Addressing the opening session of the 2014 CIBJO Congress in Moscow, Cavalieri said the organisation refuses “to accept a situation by which ethical and upstanding members of our trade are unable to compete fairly because they cannot afford or are structurally unable to implement the systems that are imposed upon them”.
“CIBJO not only insists but will do all that it can to ensure that the playing field in the jewellery sector remains level for all participants, be they large or small.
“We cannot accept a situation where the conditions for entry are artificially manipulated so that the cost of participation is restrictively expensive.”
He said CIBJO’s commitment to ensuring responsible business practices and corporate social responsibility is applied and implemented by all individuals and companies in the jewellery business is “absolute”.
But, he added: “There is a growing tendency of players in our industry, sometimes private companies, to lobby government and other international organisations to enact legislation or regulations that they say are intended to protect the chain of distribution.
“These players represent themselves, not the industry as a whole and certainly not the international business. That is the role of elected representatives, like the national organisations and, by association, CIBJO.”
Referencing a meeting that is scheduled to take place in Paris soon, where several industry members reportedly plan to discuss how the jewellery industry could contribute to establishing new OECD due diligence guidelines on precious stones, Cavalieri said: “I would like to stress that CIBJO, as the leading representative of national associations from our industry around the world, should have been consulted. We were not and neither were the African producing countries or Russia, which together represent almost 90 percent of world diamond production”.
“We do not have a problem with companies acting in their own interest, but we do have a problem when it is in conflict with the general interest, which is the one that in the jewellery industry we democratically and legitimately represent, and in the diamond producing industry the African mining countries and Russia legitimately represents,” he said.
“Although CIBJO understands and sympathises with the rationale of conflict mineral initiatives, it is important to point out that poorly conceived and improper legislation or regulations can be devastating.

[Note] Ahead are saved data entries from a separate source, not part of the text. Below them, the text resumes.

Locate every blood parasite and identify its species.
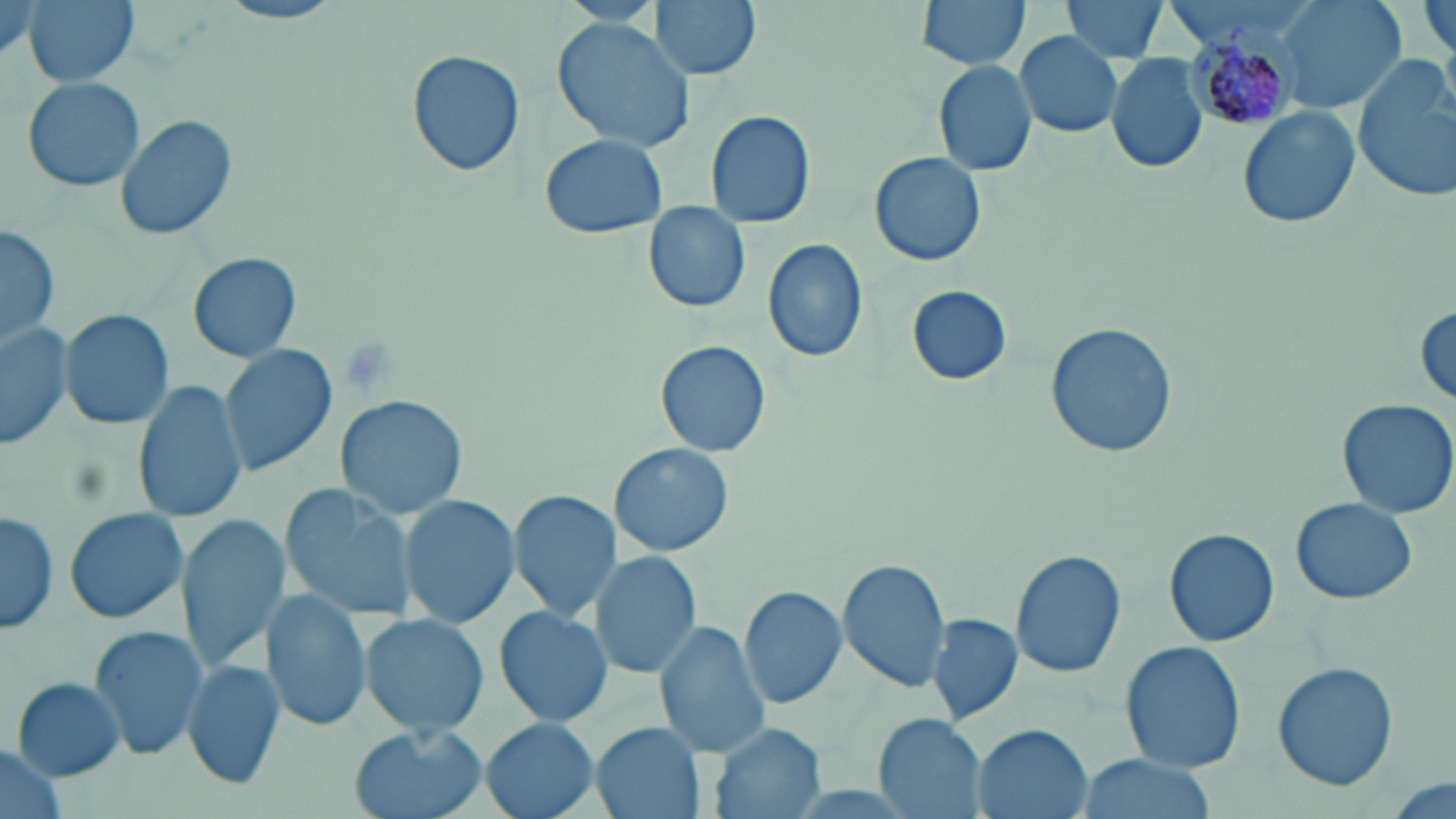
Approximate bounding boxes as (x1, y1, x2, y2) in pixels.
Plasmodium malariae-infected red blood cells: (1186, 19, 1303, 128).
No Plasmodium falciparum, Plasmodium ovale, Plasmodium vivax, Babesia divergens, or Trypanosoma brucei observed.

Uninfected red blood cell locations: (21, 0, 141, 87), (650, 0, 762, 81), (916, 0, 1033, 69), (1058, 0, 1172, 62), (1278, 0, 1407, 114), (1421, 0, 1455, 64), (215, 1, 349, 26), (552, 16, 699, 155), (1014, 32, 1125, 137), (405, 50, 525, 177), (1105, 53, 1207, 174), (1352, 55, 1456, 201), (935, 60, 1039, 176), (24, 77, 147, 192), (1238, 106, 1359, 231), (704, 108, 816, 229), (114, 113, 236, 244), (538, 134, 667, 239), (869, 151, 987, 267), (641, 201, 752, 313), (2, 224, 60, 350), (762, 239, 869, 363), (188, 252, 302, 362), (905, 285, 1014, 385), (1412, 299, 1456, 409), (60, 309, 174, 429), (0, 318, 73, 451), (1046, 322, 1177, 459), (655, 341, 773, 457), (219, 344, 337, 476), (134, 383, 248, 522), (335, 395, 470, 521), (1336, 398, 1456, 520), (611, 442, 734, 558), (278, 484, 420, 625), (509, 489, 620, 621), (399, 495, 520, 626), (1288, 496, 1418, 606), (1, 506, 59, 636), (63, 507, 189, 625), (177, 511, 290, 672), (1164, 528, 1280, 647), (1012, 549, 1128, 680), (589, 550, 699, 681), (836, 559, 951, 691), (738, 585, 848, 711), (260, 591, 372, 731), (494, 604, 614, 726), (926, 612, 1023, 726), (361, 614, 489, 738), (656, 621, 771, 759), (87, 625, 209, 762), (1120, 642, 1247, 772), (183, 659, 286, 792), (1273, 660, 1396, 792), (10, 675, 127, 780), (873, 713, 988, 818), (481, 718, 600, 819), (591, 722, 705, 819), (710, 723, 826, 819), (971, 726, 1094, 819), (350, 727, 486, 819), (0, 744, 66, 819), (1078, 755, 1212, 819), (1385, 777, 1455, 819). Slide-level diagnosis: Plasmodium malariae. May-Grünwald-Giemsa-stained preparation. 1000x magnification. One field of a larger specimen. Image is 1456×819 pixels. Thin blood smear. Light microscopy.Comment on the morphology of the red blood cells.
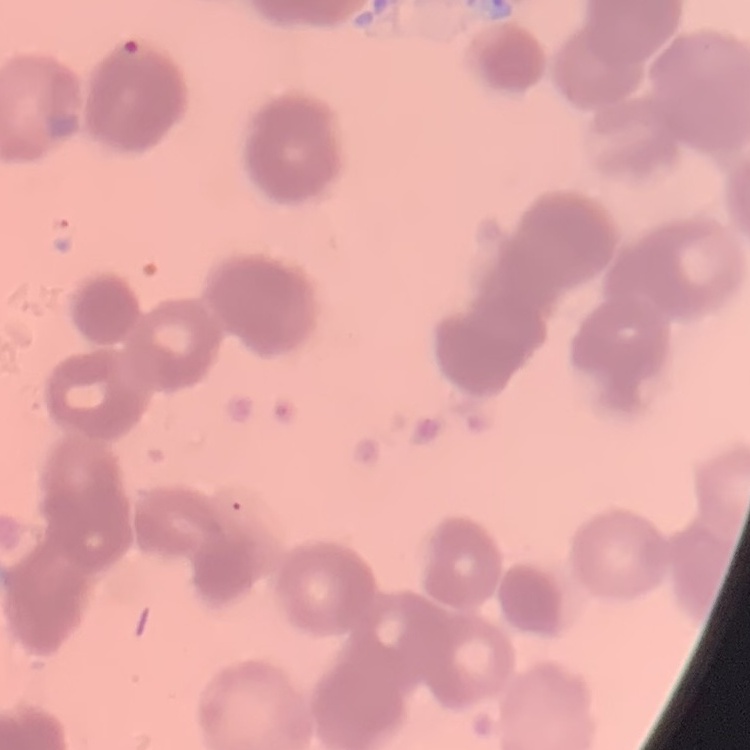

They show rouleaux formation.

image type = one tile cut from a larger photomicrograph
stain = Field's or Giemsa
preparation = thin blood smearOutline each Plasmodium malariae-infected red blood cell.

“One of the consequences of the conflict minerals clause in the Dodd-Frank Act in the US is companies avoiding legitimate gold producers in the Great Lakes region of Africa. They avoid them because there are alternatives sources of supply, which are less cumbersome when it comes to Dodd-Frank compliance.
“Let me stress, those who are paying the steepest price for the ill-conceived legislation are not the jewellers, but the stakeholders. And they are people and entire communities living in some of the most economically under-developed areas of Africa.
“CIBJO has a voice, and it can and has been heard.”
Describing itself as the “United Nations of the jewellery business,” CIBJO, which was established in 1926, represents the interests of all individuals, organisations and companies earning their livelihoods from jewellery, gemstones and precious metals.